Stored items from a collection

....................

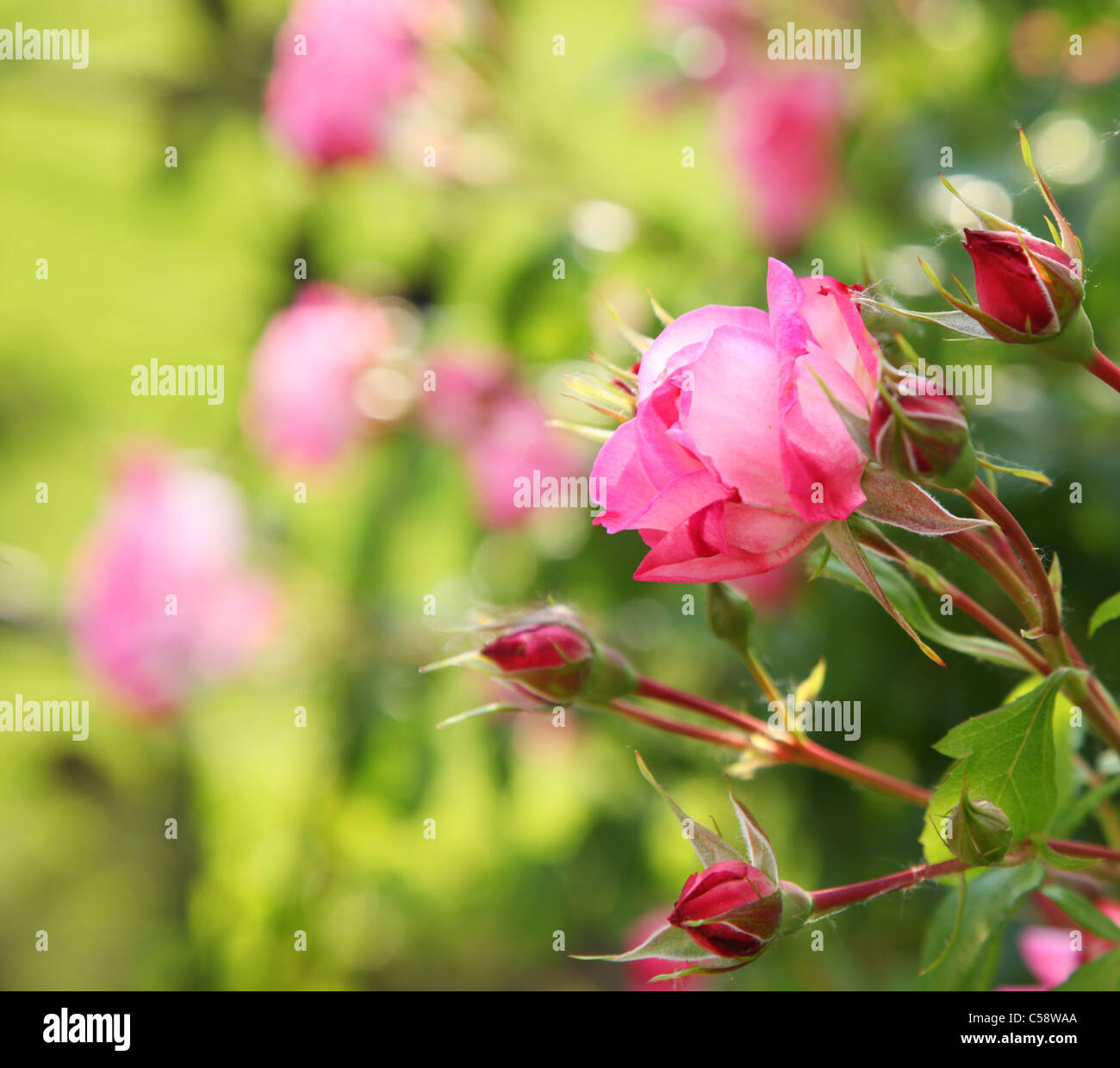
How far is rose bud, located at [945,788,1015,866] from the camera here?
32cm

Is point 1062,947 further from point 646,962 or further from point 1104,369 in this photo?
point 646,962

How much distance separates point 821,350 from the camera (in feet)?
0.98

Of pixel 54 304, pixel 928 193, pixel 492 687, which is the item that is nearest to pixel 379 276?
pixel 492 687

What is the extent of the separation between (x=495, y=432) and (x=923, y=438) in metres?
0.75

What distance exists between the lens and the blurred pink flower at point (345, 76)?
1.02 m

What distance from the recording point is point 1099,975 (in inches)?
15.1

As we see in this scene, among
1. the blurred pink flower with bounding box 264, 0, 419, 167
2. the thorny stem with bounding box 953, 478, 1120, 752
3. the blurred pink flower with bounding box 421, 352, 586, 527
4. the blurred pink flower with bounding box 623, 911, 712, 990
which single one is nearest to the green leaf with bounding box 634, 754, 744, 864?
the thorny stem with bounding box 953, 478, 1120, 752

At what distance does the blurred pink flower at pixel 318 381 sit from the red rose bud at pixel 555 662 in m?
0.73

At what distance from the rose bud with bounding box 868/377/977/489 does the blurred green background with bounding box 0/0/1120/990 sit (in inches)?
7.3

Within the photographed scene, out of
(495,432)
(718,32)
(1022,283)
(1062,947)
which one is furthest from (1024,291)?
(718,32)

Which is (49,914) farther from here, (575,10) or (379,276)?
(575,10)

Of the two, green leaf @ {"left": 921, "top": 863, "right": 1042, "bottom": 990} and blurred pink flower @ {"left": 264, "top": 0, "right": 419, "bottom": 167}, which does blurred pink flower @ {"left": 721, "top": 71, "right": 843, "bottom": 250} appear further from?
green leaf @ {"left": 921, "top": 863, "right": 1042, "bottom": 990}

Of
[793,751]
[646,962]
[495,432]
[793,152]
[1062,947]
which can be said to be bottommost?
[646,962]

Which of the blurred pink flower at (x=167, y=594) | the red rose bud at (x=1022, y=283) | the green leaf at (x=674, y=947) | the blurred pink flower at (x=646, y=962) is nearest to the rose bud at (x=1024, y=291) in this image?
the red rose bud at (x=1022, y=283)
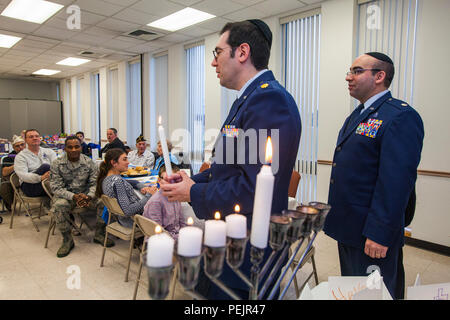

....................

AIM:
Tally the lines in the rows above that contain the string "green", and state only the resulting number.

OUTPUT OF THE EXERCISE:
5